### Entries
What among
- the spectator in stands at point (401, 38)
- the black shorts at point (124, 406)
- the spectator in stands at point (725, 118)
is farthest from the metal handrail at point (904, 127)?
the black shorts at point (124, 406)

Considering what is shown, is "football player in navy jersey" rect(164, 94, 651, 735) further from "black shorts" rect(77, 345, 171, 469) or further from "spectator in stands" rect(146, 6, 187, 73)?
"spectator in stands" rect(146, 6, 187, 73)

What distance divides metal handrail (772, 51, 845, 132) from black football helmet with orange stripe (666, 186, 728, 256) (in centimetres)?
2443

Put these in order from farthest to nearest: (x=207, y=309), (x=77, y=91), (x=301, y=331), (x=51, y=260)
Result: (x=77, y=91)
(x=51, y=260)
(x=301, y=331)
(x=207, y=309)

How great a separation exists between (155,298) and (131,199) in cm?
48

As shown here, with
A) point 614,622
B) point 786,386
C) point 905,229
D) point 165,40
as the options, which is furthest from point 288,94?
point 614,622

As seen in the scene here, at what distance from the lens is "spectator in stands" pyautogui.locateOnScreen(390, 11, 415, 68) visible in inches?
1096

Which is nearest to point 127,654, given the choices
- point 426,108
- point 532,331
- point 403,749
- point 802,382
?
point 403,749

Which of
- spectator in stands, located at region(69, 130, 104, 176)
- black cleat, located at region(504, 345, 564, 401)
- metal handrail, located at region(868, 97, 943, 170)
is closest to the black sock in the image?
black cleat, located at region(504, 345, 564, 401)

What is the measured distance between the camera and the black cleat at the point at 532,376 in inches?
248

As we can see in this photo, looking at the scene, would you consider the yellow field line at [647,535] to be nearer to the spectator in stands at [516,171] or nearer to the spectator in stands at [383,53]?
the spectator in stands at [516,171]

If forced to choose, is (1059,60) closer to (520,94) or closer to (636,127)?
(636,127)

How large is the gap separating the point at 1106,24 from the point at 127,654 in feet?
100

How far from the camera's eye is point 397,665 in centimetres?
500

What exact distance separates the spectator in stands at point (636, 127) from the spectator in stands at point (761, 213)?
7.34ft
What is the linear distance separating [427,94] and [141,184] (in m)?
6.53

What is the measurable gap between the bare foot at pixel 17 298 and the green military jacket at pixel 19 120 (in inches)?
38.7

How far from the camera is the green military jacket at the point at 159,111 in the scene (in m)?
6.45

### Work to complete
Rewrite the records from the line containing "What is the linear" through the end of the records, keeping every line, and shift each distance value in the answers by -79.

### Output
What is the linear distance separating [427,94] and [141,184] (in m)?
-72.47

What is the measurable gap between the bare foot at pixel 17 298 and the green military jacket at pixel 19 120 (in inches)?
-40.3

How far from the camera is the green military jacket at the point at 159,111 in the scene (in m)?
-72.55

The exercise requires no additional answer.